For the story of “Thamar” it seems there is some warrant in history. At least tradition reports that the castle, now in ruins, which stands in the gorge of Dariol, had once a royal mistress, whose inhospitable custom it was to lure unsuspecting strangers into her toils, and presently cause them to be hurled to destruction from a secret door giving upon a precipitous face of the rocky crag on which the castle is perched. What measure of historical fact is foundation for the legend, who shall say? Certain it is that the tale has lost nothing by the telling, in the handing down from one generation to another; that the lurid colours in which Queen Thamar’s character has been painted have lost nothing—have gained, indeed—in intensity. Yet, if time has not mellowed their barbaric crudity, at least it has arranged them decoratively. Romance has been busy at her loom, from which at length has issued a legend so cunningly woven as needs only the gorgeous embroidery of the Russians’ art to reach an apotheosis.

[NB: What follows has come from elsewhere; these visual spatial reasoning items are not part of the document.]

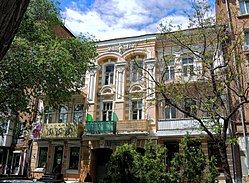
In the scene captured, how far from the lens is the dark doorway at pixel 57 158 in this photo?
2166cm

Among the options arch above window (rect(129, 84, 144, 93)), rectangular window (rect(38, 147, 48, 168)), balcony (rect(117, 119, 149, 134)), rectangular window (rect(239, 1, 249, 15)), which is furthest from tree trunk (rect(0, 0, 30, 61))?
rectangular window (rect(239, 1, 249, 15))

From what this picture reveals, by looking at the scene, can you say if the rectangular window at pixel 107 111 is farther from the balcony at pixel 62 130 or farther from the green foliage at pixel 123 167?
the green foliage at pixel 123 167

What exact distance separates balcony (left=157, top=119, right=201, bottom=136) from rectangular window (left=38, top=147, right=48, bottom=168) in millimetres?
10291

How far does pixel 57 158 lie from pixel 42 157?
150 centimetres

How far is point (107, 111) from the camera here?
21.9 m

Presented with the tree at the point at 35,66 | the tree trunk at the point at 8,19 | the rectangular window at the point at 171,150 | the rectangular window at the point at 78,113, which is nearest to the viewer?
the tree trunk at the point at 8,19

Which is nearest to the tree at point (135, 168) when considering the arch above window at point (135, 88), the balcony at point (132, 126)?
the balcony at point (132, 126)

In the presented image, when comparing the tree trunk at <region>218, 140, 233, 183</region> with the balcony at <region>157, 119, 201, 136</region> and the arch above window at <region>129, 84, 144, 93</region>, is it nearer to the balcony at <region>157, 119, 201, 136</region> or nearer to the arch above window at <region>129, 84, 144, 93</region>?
the balcony at <region>157, 119, 201, 136</region>

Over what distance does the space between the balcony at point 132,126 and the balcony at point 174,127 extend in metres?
1.01

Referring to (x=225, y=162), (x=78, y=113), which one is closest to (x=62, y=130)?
(x=78, y=113)

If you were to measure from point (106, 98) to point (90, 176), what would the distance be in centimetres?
630

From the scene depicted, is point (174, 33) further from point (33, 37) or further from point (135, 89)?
point (135, 89)

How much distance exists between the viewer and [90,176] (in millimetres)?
20078

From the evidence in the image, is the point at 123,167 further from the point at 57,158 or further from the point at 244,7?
the point at 244,7
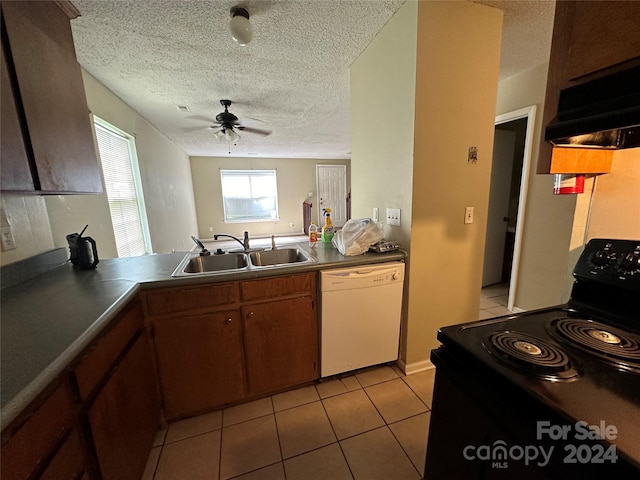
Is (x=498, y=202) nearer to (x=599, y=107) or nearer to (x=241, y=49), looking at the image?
(x=599, y=107)

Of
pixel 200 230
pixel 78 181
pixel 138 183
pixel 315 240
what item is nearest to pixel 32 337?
pixel 78 181

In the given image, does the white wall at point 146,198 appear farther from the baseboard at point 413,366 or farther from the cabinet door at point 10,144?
the baseboard at point 413,366

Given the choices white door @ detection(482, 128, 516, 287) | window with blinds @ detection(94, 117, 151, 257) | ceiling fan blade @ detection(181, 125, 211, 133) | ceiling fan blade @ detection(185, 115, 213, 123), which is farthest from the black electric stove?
ceiling fan blade @ detection(181, 125, 211, 133)

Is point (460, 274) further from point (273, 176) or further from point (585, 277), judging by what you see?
point (273, 176)

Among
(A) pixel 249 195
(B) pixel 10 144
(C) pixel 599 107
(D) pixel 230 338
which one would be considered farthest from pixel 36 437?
(A) pixel 249 195

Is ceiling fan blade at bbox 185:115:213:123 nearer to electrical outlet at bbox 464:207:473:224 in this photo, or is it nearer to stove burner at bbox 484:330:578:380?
electrical outlet at bbox 464:207:473:224

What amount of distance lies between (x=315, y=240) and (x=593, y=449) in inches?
71.1

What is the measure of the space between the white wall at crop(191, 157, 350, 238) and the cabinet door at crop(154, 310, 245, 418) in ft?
20.0

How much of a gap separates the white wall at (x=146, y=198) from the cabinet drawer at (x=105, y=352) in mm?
975

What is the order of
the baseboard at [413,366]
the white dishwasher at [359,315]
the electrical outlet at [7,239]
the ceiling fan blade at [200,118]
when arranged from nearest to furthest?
the electrical outlet at [7,239], the white dishwasher at [359,315], the baseboard at [413,366], the ceiling fan blade at [200,118]

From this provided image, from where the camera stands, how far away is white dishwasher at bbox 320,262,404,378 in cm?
Answer: 163

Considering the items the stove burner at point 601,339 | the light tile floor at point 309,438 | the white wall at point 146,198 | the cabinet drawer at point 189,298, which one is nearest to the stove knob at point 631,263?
A: the stove burner at point 601,339

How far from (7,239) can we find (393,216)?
7.16ft

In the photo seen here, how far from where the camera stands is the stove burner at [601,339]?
67cm
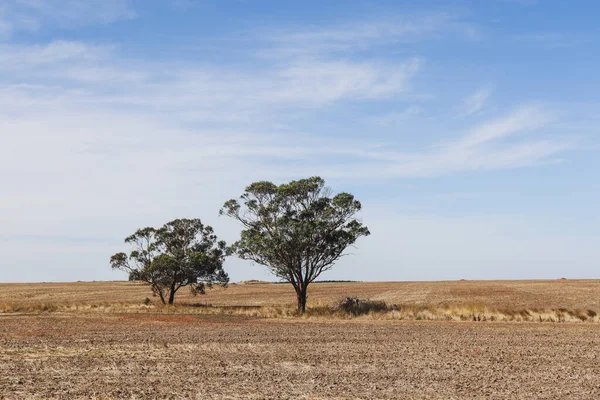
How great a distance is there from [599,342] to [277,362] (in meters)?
16.3

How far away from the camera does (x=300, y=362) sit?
78.5 feet

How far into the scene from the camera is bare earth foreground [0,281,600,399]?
703 inches

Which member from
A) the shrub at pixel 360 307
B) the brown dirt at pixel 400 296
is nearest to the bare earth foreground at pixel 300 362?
the shrub at pixel 360 307

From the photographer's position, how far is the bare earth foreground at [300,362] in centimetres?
1784

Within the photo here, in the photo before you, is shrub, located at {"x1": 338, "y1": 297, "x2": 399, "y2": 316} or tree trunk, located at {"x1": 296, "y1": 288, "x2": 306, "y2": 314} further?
tree trunk, located at {"x1": 296, "y1": 288, "x2": 306, "y2": 314}

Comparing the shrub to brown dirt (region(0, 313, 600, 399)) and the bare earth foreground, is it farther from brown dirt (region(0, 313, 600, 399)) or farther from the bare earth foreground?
brown dirt (region(0, 313, 600, 399))

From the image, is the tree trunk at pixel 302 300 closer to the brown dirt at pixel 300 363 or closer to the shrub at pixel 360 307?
the shrub at pixel 360 307

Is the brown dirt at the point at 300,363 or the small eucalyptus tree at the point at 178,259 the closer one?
the brown dirt at the point at 300,363

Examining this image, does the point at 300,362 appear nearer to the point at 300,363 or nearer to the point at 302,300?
the point at 300,363

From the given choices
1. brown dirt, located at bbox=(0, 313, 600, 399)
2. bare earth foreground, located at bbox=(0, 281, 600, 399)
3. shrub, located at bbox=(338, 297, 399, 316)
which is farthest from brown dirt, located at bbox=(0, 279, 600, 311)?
brown dirt, located at bbox=(0, 313, 600, 399)

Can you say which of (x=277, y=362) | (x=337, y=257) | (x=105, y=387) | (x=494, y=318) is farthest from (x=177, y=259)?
(x=105, y=387)

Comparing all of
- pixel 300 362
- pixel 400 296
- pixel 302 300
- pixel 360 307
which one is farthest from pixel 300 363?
pixel 400 296

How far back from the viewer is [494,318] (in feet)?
153

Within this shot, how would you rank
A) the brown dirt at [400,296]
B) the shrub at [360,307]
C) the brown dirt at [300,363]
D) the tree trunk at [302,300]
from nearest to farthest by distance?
the brown dirt at [300,363]
the shrub at [360,307]
the tree trunk at [302,300]
the brown dirt at [400,296]
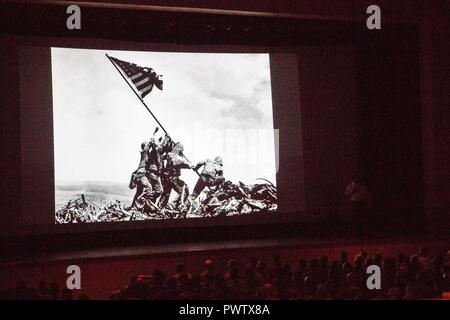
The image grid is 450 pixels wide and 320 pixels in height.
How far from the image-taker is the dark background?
7691 mm

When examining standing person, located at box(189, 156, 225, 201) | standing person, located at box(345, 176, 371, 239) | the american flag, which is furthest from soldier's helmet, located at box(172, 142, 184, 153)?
standing person, located at box(345, 176, 371, 239)

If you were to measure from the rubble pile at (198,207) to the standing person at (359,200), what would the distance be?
1.27 meters

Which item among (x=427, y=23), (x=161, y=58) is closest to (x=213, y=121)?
(x=161, y=58)

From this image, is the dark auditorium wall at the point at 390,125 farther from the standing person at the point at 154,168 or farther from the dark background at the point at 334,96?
the standing person at the point at 154,168

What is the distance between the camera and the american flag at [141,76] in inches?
316

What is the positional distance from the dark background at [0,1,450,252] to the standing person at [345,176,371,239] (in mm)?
184

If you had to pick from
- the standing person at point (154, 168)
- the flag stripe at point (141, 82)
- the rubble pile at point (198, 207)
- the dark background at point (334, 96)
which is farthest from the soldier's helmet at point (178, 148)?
the dark background at point (334, 96)

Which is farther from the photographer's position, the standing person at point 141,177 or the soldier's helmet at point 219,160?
the soldier's helmet at point 219,160

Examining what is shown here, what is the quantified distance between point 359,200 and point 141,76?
400cm

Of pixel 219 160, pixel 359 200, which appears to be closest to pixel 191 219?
pixel 219 160

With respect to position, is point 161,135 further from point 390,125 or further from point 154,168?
point 390,125

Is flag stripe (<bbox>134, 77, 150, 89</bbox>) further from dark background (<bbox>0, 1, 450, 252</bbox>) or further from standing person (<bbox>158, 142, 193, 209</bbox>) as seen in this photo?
standing person (<bbox>158, 142, 193, 209</bbox>)

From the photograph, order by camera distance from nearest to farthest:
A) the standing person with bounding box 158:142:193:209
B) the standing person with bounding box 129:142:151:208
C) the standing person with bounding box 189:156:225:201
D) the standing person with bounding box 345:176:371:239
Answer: the standing person with bounding box 129:142:151:208 → the standing person with bounding box 158:142:193:209 → the standing person with bounding box 189:156:225:201 → the standing person with bounding box 345:176:371:239

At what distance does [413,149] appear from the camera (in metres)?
9.34
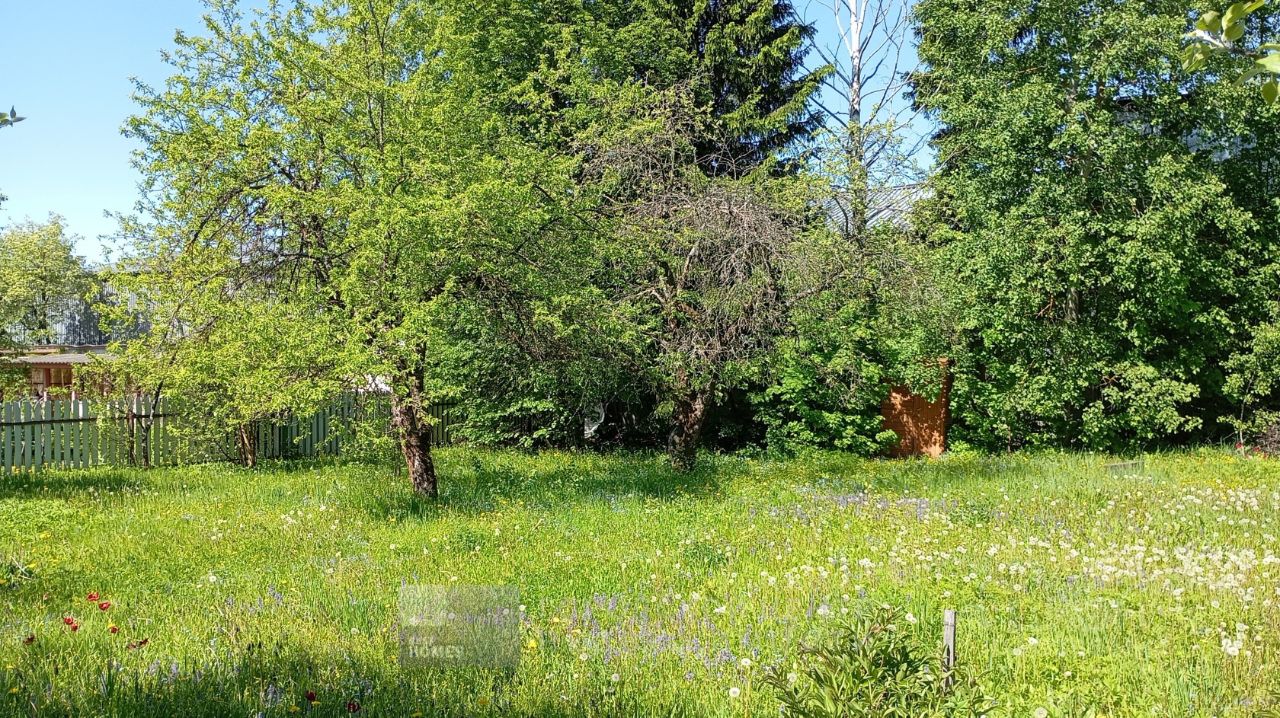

The master hand of Léon Bakst has designed nothing more startling and impressive than the great chamber of the castle in which Queen Thamar holds perpetual court. By some wondrous trick of

his art he has induced a sense of height that leads the eye upward far beyond the proscenium’s limit, and creates a loftiness that seems to dwarf the figures grouped about the floor. Even more remarkable is the form and colouring of the decorations. Crude is the word that first presents itself, but crudity ill suggests the ultimate harmony of this astounding tableau. Violence is rather the note—violence of colour, violence of form: meet setting for such deeds of violence as are soon to be enacted. And as with the chamber, so with the dress of its occupants—the splendid, violent trappings of æsthetic barbarism. Nothing is subdued; it is the very occasion, as the spectator thrills to feel, for passions to be loosed, unbridled and untamed.

Something of the same inspiration seems to have prompted Balakirev’s music, which not only hurries the swift drama to its impending climax, but seems charged with a sensuous violence of its own that enhances, to a point of fascination almost dreadful, the orgy of passionate intoxication on the stage.

Thamar is an exciting experience. In the first few bars of the short prelude which precedes the rising of the curtain the note of mystery, of eerie phantasy, is struck. The listener is transported from reality to the region of legendary lore. To such strains would one choose to read of witchcraft and of magic spells; at least, the music has that degree of kinship with those voices of the elements which raise the hair with unfelt breath, and send a shiver through the stoutest heart.